El perro entró, alzó hacia Van una mirada apagada y húmeda, trotó hacia la ventana, contempló la lluvia como un hombrecito y volvió a retirarse al almohadón grasiento de la habitación vecina.
—Decididamente —dijo Van— nunca soportaré esta raza. Tengo Dackelofobia.
—Pero, en cambio, te gustan tas muchachas, ¿no, Van? ¿Tienes muchas amiguitas? ¿No eres, al menos, un pederasta, como tu pobre tío? Hemos tenido algunos pervertidos inveterados en la familia... pero, ¿por qué te ríes?
—¡Oh, por nada! Sólo quiero dejar bien sentado que adoroa las chicas. Tuve la primera a los catorce años. ¿Pero quién me devolverá mi Helena? Sus cabellos eran negros como ala de cuervo, su piel blanca como la leche descremada. Más tarde he tenido otras mucho más cremosas. ¿ I kazhetsya chto v etom?
—¡Qué cosa más extraña, qué triste! Es triste que apenas sepa nada de tu vida, querido ( mot duchka). Los Zemski eran unos abominables libertinos ( razvratniki). Hubo uno de ellos que amaba a las niñas, otro que estaba enamorado de una de sus yeguas y la ataba de una manera especial... no me preguntes cómo (gesto, con ambas manos, de horrorizada ignorancia)... cuando la visitaba en la cuadra. Kstati(a propósito), hay una cosa que nunca he llegado a comprender, y es cómo la herencia puede ser transmitida por los solteros... a menos que los genes puedan saltar como los caballos de ajedrez. La última vez que jugamos tú y yo casi te vencí; tendremos que volver a jugar... Pero no hoy, estoy demasiado triste Me habría gustado mucho saberlo todo, todo, de ti, pero ya es demasiado tarde. Nuestros recuerdos son siempre más o menos estilizados ( stilizovani), como decía tu padre (aquel hombre irresistible y detestable), y ahora, aunque tú me mostrases tus viejos diarios íntimos, no podría sentir una verdadera emoción, aunque una actriz sea siempre capaz de derramar lágrimas... como yo lo hago ahora. Ya sabes (buscando un pañuelo bajo la almohada), cuando los niños son muy pequeños ( takie malutki), uno no llega a imaginar que podría vivir lejos de ellos ni siquiera un par de días. Pero he aquí que pasa el tiempo y sí que se puede... dos días, dos semanas... y luego pasan los meses, los años grises, los decenios negros, y, para acabar, la ópera bufa de la eternidad cristiana. Me parece que la separación, incIuso la más grave, es una especie de entrenamiento para los Juegos Elíseos. ¿Quién ha dicho eso? ¡Ah, lo he dicho yo! Incluso tu traje, aunque te sienta bien, tiene algo de fúnebre, traurnii. ¡Cuántas tonterías estoy diciendo! Perdona estas estúpidas lágrimas... Dime, ¿hay algo que pueda hacer por ti? ¡Piensa algo! ¿Te gustaría una hermosa bufanda de peruana, prácticamente nueva, que se ha olvidado ese joven loco? ¿No? ¿No es tu estilo? Bueno. Ahora, déjame. Y, sobre todo, ni una palabra a esa pobre Mlle. Larivière, que lo hace con la mejor intención...

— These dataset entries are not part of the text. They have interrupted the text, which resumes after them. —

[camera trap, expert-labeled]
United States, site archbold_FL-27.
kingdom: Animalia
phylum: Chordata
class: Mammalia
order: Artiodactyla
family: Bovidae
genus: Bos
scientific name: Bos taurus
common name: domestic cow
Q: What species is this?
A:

Ada volvió justo antes de la cena. ¿Problemas? Van se la encontró en la gran escalera. Parecía cansada y subía arrastrando por los escalones su bolso de larga asa. ¿Problemas? Olía a tabaco... tal vez (dijo ella) porque había pasado una hora en un departamento de fumadores, o bien (añadió) porque había fumado un par de cigarrillos en el salón del médico, o acaso (y eso no lo dijo) porque su amante anónimo era un gran fumador.
—¿Y bien? —dijo Van, tras el esbozo de un beso—. ¿Todo marcha? ¿No hay problemas?
Ada le fulminó con la mirada; o fingió hacerlo.
—Van, ¿cómo has podido telefonear a Seitz? No conoce ni siquiera mi nombre. ¡Me lo habías prometido!
Un silencio.
—Yo no telefoneé —contestó Van, calmosamente.
—Tanto mejor —dijo Ada, con la misma voz insincera, mientras él la ayudaba a desprenderse de su impermeable—. Sí, todo va bien. ¿No puedes dejar de espiarme, amor mío? Resulta que la maldita cosa ha empezado en el camino de vuelta. Déjame pasar, por favor.
¿Inquietudes, ella? ¿Oh confeccionadas automáticamente por su madre? ¿Se reducía todo a una trivialidad vulgar? «Todos tenemos nuestros problemas.»
—¡Ada! —gritó.
Ella se volvió antes de abrir la puerta de su habitación, que siempre quedaba cerrada con llave.
—¿Qué quieres?
—Tusenbach, no sabiendo qué decir: «Hoy todavía no he tomado café. Irene, encarga que me preparen una taza.» Sale precipitadamente.